[Medieval People by Eileen Edna Power]@TWC D-Link book
Medieval People

CHAPTER III
25/46

The Dominicans may have been profound theologians, but they were somewhat chicken-hearted adventurers, and when rumours reached them of wars in the district of Armenia, through which they had to pass, they hastily handed over their letters to the Venetians, put themselves under the protection of the Knights Templars, and scuttled back to the coast and safety as fast as they could go, leaving the Polos, 'undismayed by perils and difficulties, to which they had long been inured,' to proceed alone.

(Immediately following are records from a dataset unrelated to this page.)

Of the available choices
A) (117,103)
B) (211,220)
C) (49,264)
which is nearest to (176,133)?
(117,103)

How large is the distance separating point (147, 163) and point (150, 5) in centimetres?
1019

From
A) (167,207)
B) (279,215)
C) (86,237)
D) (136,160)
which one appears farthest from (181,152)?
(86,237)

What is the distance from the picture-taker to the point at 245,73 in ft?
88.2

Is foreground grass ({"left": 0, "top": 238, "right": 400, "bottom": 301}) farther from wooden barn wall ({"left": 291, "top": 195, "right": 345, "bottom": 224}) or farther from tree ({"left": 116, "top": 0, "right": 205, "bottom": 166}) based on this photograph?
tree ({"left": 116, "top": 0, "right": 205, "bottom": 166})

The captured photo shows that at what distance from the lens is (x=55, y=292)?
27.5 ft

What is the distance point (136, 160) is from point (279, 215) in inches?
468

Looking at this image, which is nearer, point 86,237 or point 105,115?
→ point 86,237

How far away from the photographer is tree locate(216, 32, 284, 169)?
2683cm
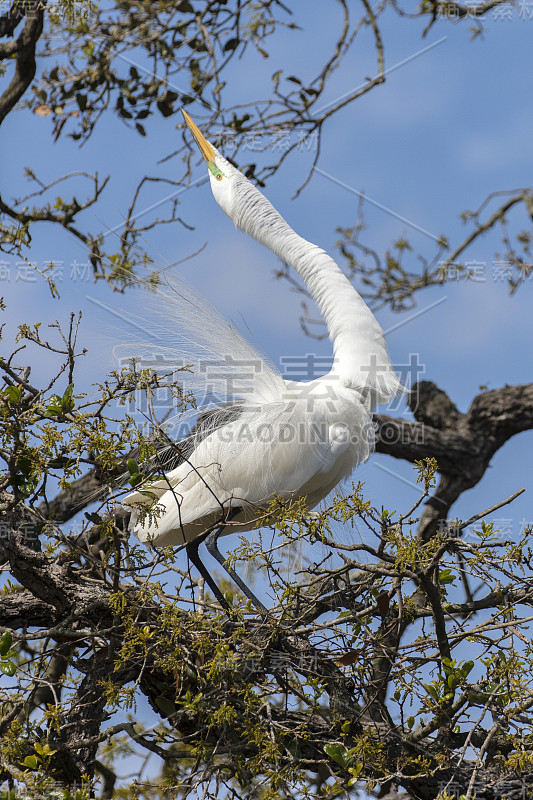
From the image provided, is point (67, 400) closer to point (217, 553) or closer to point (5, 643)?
point (5, 643)

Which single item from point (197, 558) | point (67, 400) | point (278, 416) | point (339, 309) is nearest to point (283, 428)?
point (278, 416)

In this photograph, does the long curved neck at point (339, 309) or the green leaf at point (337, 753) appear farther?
the long curved neck at point (339, 309)

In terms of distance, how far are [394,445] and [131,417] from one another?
2.66 metres

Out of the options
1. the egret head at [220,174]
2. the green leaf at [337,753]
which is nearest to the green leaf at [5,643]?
the green leaf at [337,753]

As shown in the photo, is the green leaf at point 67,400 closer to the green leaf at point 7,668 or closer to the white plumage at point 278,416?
the green leaf at point 7,668

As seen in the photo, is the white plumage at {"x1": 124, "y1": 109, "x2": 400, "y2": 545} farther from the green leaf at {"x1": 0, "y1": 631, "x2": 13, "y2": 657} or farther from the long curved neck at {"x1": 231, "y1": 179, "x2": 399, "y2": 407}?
the green leaf at {"x1": 0, "y1": 631, "x2": 13, "y2": 657}

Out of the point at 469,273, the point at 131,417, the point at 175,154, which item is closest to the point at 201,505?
the point at 131,417

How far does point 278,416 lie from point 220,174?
130cm

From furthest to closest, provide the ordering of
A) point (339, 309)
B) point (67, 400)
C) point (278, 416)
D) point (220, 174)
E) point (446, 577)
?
point (220, 174)
point (339, 309)
point (278, 416)
point (446, 577)
point (67, 400)

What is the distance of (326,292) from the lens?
3211 millimetres

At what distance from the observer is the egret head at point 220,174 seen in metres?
3.52

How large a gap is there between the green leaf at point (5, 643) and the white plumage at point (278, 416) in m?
1.04

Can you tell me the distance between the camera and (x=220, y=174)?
3598 mm

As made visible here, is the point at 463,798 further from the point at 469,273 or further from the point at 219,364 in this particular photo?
the point at 469,273
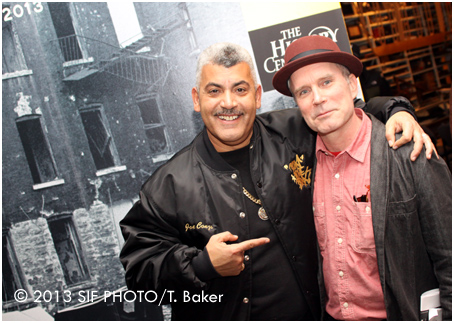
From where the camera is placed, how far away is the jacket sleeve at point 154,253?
1526 mm

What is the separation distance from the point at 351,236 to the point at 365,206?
0.14 meters

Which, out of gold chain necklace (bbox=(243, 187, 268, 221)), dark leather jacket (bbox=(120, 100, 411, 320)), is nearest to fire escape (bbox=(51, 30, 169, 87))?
dark leather jacket (bbox=(120, 100, 411, 320))

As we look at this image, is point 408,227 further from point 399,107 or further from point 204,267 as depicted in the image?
point 204,267

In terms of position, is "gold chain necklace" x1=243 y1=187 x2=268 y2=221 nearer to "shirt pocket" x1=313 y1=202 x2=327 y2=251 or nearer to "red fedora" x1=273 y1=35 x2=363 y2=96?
"shirt pocket" x1=313 y1=202 x2=327 y2=251

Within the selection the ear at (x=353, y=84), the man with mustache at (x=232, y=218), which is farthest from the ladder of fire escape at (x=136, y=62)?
the ear at (x=353, y=84)

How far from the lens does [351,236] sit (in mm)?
1438

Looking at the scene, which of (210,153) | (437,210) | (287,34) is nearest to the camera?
(437,210)

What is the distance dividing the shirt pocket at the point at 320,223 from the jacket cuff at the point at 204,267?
518 millimetres

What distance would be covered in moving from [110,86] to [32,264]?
4.68 feet

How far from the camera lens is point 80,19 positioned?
91.1 inches

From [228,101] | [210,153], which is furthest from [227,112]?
[210,153]

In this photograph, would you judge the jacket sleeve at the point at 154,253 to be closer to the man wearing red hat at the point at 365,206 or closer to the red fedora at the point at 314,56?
the man wearing red hat at the point at 365,206

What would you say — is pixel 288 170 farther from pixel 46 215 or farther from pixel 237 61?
pixel 46 215

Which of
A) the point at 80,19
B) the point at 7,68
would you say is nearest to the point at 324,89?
the point at 80,19
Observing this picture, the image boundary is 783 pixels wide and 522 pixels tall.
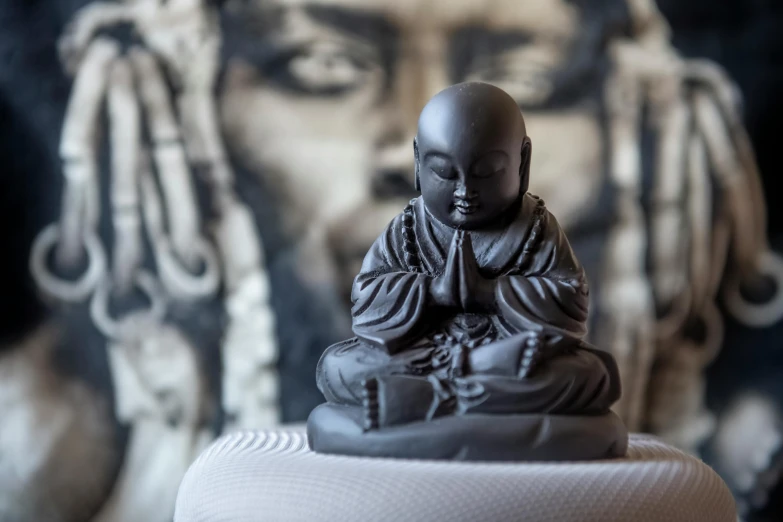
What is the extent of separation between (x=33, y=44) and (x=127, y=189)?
932 mm

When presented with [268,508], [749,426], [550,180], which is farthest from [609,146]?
[268,508]

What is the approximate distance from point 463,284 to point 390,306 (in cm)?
23

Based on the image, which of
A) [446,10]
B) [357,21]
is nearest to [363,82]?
[357,21]

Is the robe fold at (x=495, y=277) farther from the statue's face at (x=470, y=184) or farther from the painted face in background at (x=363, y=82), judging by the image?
the painted face in background at (x=363, y=82)

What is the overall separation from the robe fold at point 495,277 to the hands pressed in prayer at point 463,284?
35 mm

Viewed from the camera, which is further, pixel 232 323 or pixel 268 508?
pixel 232 323

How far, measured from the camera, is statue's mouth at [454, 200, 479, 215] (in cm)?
293

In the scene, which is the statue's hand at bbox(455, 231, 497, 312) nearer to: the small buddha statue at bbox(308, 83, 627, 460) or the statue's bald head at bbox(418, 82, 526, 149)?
the small buddha statue at bbox(308, 83, 627, 460)

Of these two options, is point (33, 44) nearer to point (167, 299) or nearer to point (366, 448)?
point (167, 299)

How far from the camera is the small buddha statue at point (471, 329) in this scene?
8.69ft

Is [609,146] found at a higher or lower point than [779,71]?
lower

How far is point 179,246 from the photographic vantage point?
514cm

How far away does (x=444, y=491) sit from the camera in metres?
2.35

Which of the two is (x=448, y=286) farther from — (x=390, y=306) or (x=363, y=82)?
(x=363, y=82)
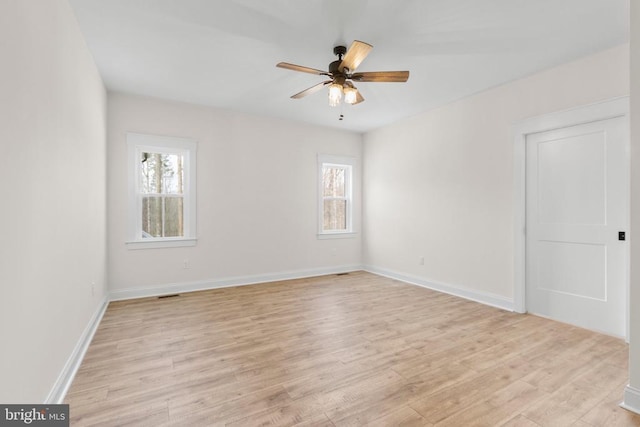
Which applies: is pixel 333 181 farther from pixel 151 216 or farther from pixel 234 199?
pixel 151 216

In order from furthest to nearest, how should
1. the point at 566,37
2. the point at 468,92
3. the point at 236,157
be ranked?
the point at 236,157 → the point at 468,92 → the point at 566,37

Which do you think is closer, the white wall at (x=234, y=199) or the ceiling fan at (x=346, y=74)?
the ceiling fan at (x=346, y=74)

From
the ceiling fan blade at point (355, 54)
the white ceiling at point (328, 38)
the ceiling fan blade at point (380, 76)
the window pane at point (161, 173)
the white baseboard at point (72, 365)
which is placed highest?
the white ceiling at point (328, 38)

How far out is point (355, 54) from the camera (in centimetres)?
244

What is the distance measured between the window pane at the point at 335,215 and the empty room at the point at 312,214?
0.27 metres

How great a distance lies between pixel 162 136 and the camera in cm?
432

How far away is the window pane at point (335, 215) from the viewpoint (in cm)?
591

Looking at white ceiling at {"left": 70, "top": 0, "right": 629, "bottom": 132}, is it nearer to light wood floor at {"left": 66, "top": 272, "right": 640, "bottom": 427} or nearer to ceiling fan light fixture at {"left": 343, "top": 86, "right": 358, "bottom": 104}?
ceiling fan light fixture at {"left": 343, "top": 86, "right": 358, "bottom": 104}

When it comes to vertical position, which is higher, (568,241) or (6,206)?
(6,206)

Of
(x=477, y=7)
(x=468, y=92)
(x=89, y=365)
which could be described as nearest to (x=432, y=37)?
(x=477, y=7)

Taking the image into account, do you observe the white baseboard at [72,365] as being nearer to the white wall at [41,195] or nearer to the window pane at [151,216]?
the white wall at [41,195]

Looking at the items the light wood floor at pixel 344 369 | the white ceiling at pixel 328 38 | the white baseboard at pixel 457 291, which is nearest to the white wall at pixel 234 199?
the white ceiling at pixel 328 38

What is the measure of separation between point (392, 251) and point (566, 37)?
11.9 ft

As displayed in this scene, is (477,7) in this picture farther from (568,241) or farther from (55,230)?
(55,230)
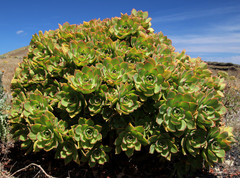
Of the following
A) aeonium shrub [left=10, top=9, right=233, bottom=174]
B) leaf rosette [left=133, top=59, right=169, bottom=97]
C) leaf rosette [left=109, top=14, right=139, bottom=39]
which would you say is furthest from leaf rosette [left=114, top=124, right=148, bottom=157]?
leaf rosette [left=109, top=14, right=139, bottom=39]

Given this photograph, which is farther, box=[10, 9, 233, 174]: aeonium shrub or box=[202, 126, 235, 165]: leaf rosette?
A: box=[202, 126, 235, 165]: leaf rosette

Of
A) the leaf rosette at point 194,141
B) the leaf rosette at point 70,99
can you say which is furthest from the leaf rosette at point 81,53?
the leaf rosette at point 194,141

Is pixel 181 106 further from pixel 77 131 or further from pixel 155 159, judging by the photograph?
pixel 155 159

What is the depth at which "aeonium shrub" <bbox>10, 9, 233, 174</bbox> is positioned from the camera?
2.27 m

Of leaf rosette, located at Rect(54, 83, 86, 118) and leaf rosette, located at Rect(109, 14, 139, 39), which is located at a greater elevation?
leaf rosette, located at Rect(109, 14, 139, 39)

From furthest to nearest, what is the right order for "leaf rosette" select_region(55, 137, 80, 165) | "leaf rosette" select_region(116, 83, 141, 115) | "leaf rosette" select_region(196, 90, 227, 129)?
"leaf rosette" select_region(55, 137, 80, 165) → "leaf rosette" select_region(196, 90, 227, 129) → "leaf rosette" select_region(116, 83, 141, 115)

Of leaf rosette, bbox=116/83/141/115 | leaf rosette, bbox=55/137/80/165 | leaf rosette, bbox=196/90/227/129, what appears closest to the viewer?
leaf rosette, bbox=116/83/141/115

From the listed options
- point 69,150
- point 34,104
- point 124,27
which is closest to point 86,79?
point 34,104

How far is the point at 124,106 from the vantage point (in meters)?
2.22

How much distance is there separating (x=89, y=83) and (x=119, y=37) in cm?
93

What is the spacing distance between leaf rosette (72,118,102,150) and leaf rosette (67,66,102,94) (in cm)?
41

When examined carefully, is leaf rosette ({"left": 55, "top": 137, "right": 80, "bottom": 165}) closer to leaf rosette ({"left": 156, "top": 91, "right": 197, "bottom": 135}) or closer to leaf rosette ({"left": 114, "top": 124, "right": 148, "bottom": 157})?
leaf rosette ({"left": 114, "top": 124, "right": 148, "bottom": 157})

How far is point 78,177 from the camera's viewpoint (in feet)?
10.1

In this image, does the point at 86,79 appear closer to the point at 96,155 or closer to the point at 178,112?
the point at 96,155
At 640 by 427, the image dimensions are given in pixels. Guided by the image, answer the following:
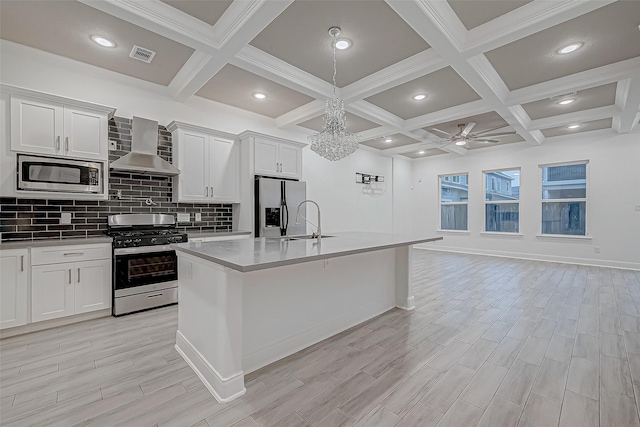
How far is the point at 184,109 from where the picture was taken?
429 cm

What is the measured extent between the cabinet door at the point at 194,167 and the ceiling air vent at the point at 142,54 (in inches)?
38.1

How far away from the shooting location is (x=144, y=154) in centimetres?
367

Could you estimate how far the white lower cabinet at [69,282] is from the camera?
2.82 meters

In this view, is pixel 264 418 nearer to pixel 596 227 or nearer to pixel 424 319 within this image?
pixel 424 319

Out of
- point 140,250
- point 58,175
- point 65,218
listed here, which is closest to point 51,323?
point 140,250

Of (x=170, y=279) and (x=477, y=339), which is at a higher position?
(x=170, y=279)

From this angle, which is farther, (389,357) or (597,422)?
(389,357)

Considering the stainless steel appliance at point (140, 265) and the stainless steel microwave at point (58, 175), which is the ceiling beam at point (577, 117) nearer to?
the stainless steel appliance at point (140, 265)

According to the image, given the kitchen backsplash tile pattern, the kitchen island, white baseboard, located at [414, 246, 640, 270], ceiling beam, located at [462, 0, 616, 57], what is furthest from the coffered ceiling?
white baseboard, located at [414, 246, 640, 270]

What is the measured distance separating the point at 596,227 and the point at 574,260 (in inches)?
32.9

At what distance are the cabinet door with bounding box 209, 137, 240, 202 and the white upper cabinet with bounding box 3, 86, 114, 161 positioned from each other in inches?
50.8

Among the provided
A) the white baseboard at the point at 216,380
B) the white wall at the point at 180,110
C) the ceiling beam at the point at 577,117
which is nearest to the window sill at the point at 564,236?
the ceiling beam at the point at 577,117

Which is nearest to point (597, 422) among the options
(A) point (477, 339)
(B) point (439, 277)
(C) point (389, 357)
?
(A) point (477, 339)

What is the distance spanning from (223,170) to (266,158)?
701 mm
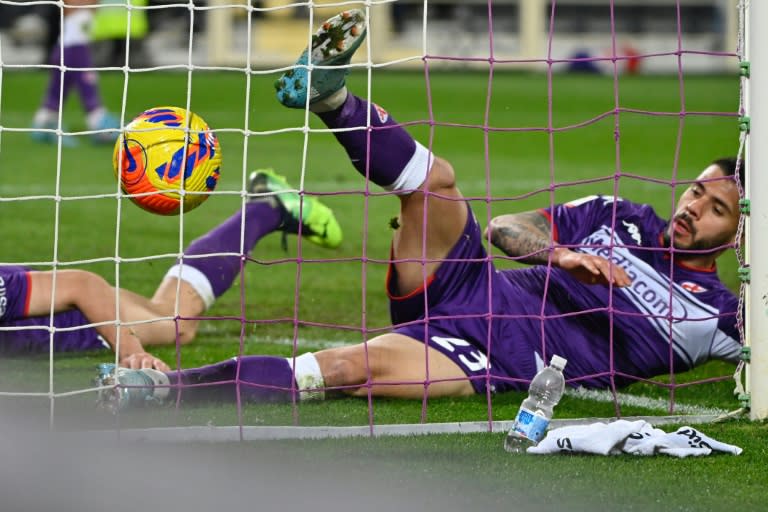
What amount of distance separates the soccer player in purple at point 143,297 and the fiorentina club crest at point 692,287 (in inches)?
→ 49.2

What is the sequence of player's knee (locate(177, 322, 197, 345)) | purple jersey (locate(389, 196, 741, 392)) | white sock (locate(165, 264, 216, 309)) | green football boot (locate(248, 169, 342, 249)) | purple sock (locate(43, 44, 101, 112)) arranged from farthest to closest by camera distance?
purple sock (locate(43, 44, 101, 112)) → green football boot (locate(248, 169, 342, 249)) → player's knee (locate(177, 322, 197, 345)) → white sock (locate(165, 264, 216, 309)) → purple jersey (locate(389, 196, 741, 392))

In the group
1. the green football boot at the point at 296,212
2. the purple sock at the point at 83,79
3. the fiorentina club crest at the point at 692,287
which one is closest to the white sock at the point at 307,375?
the fiorentina club crest at the point at 692,287

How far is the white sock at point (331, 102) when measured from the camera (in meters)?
3.84

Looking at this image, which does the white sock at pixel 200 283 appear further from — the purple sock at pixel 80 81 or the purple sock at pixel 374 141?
the purple sock at pixel 80 81

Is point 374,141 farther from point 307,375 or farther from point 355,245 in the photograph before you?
point 355,245

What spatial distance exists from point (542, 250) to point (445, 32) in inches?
1065

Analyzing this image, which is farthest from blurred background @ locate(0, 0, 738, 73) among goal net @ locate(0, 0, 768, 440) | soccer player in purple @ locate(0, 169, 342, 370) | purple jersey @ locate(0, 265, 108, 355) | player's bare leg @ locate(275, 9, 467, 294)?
player's bare leg @ locate(275, 9, 467, 294)

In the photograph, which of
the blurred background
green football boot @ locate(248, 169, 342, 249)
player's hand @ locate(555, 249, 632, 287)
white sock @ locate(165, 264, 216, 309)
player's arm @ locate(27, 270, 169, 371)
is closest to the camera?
player's hand @ locate(555, 249, 632, 287)

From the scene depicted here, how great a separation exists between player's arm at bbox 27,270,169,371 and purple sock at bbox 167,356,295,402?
41 centimetres

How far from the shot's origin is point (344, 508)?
2797mm

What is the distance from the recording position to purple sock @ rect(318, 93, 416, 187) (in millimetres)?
3891

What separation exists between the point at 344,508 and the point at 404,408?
1.11m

Assuredly, St Francis crows over St Dominic somewhere in the courts of Heaven; his friars never feared for their skins, as they travelled blithely into the heat of India and the cold of central Asia; and it is easy to imagine the comments of fat William of Rubruck upon the flight of the profound theologians.
The account of this second journey of the Polos may be read in the wonderful book which Marco afterwards wrote to describe the wonders of the world.

They went from Lajazzo through Turcomania, past Mount Ararat, where Marco heard tell that Noah's ark rested, and where he first heard also of the oil wells of Baku and the great inland sea of Caspian.

Past Mosul and Bagdad they went, through Persia, where brocades are woven and merchants bring caravan after caravan of treasures, to Hormuz, on the Persian Gulf, into which port put the ships from India, laden with spices, drugs, scented woods, and jewels, gold tissues and elephants' teeth.

Here they meant to take ship, but they desisted, perhaps because they feared to trust themselves to the flimsy nailless vessels in which the Arabs braved the dangers of the Indian Ocean.